READING TEXT =

Background Currently no clear indication are present for the pre-participation evaluation of adolescent elite athletes.
Objective Our objective was to assess the efficacy of a tailored pre-participation evaluation protocol to assess health and eligibility of adolescent athletes, shortlisted for participation in the Youth Olympic Games.
Design Setting and Patients Between 2010 and 2014, 247 adolescent elite athletes (53% females), mean age 16.3±1.01 years, competing in 22 summer and 15 winter sport disciplines, were evaluated through a tailored pre-participation protocol, which included 10 different health specialists.

WORK TO COMPLETE = Reproduce, word for word, the stretch of the abstract on screening adolescent elite athletes from "Background Currently no" through "different health specialists.".

THE DATA =
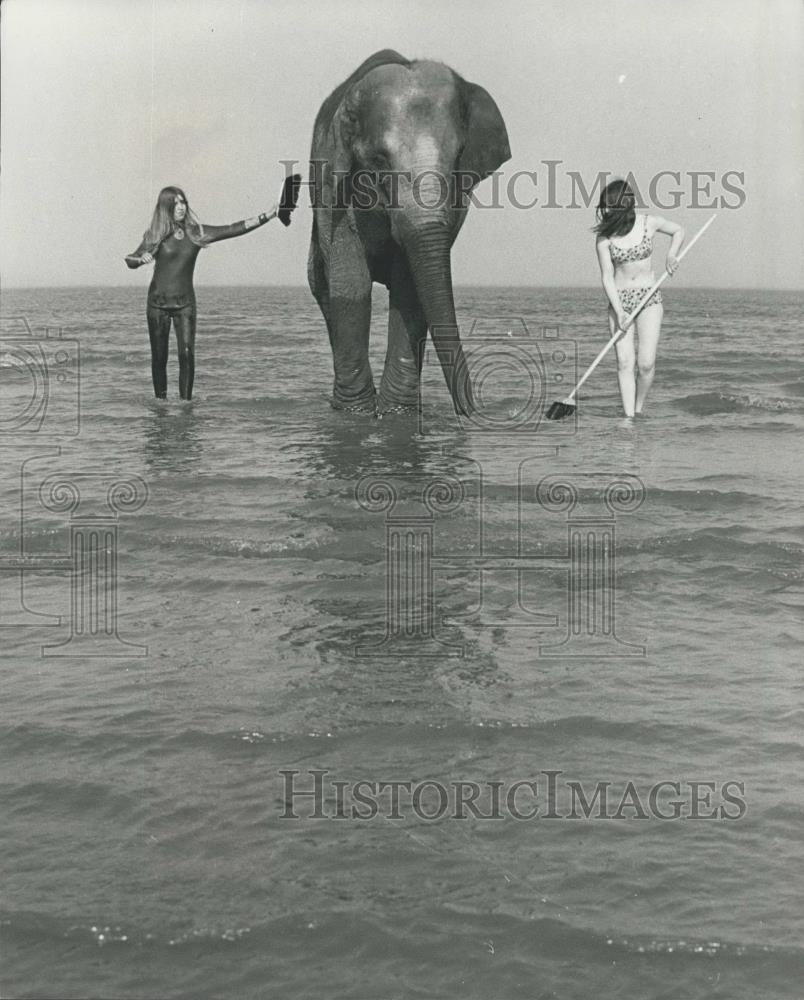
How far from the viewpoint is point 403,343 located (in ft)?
38.1

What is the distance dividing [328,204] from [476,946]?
9.01 meters

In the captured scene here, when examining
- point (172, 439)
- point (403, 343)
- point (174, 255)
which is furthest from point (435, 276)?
point (174, 255)

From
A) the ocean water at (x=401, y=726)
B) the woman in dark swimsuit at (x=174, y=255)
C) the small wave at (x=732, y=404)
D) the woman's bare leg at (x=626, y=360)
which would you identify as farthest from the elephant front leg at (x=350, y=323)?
the small wave at (x=732, y=404)

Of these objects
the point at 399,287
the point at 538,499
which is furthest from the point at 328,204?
the point at 538,499

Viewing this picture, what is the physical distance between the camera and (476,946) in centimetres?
311

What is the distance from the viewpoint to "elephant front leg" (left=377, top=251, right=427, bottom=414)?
11625mm

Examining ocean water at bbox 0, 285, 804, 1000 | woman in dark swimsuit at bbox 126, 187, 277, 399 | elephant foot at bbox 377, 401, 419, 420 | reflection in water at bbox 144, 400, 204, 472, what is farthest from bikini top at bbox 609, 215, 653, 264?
reflection in water at bbox 144, 400, 204, 472

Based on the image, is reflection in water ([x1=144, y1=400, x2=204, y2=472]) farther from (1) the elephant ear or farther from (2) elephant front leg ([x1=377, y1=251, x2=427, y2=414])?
(1) the elephant ear

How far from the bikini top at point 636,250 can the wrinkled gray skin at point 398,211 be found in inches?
46.1

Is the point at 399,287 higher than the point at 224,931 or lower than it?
higher

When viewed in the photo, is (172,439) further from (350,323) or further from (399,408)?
(399,408)

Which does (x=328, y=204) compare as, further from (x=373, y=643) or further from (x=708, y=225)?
(x=373, y=643)

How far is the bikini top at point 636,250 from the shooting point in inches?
397

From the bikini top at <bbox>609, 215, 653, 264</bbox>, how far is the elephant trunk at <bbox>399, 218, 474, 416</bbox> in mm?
1158
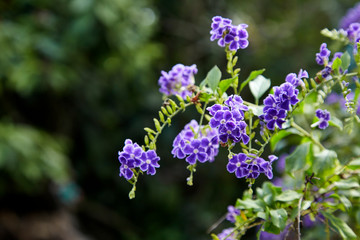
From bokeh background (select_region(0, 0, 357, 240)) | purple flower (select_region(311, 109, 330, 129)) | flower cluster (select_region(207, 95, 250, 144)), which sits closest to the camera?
flower cluster (select_region(207, 95, 250, 144))

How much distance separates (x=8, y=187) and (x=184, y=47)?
217cm

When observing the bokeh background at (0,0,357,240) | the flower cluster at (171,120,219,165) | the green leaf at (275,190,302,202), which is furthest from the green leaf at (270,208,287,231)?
the bokeh background at (0,0,357,240)

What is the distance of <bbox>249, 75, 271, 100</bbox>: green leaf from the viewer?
914 millimetres

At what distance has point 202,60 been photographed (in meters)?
4.36

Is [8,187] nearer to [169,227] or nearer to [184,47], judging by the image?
[169,227]

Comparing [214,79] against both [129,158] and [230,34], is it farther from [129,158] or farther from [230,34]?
[129,158]

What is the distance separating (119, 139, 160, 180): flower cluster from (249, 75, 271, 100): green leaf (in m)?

SOLUTION BELOW =
Background Currently no clear indication are present for the pre-participation evaluation of adolescent elite athletes.
Objective Our objective was to assess the efficacy of a tailored pre-participation evaluation protocol to assess health and eligibility of adolescent athletes, shortlisted for participation in the Youth Olympic Games.
Design Setting and Patients Between 2010 and 2014, 247 adolescent elite athletes (53% females), mean age 16.3±1.01 years, competing in 22 summer and 15 winter sport disciplines, were evaluated through a tailored pre-participation protocol, which included 10 different health specialists.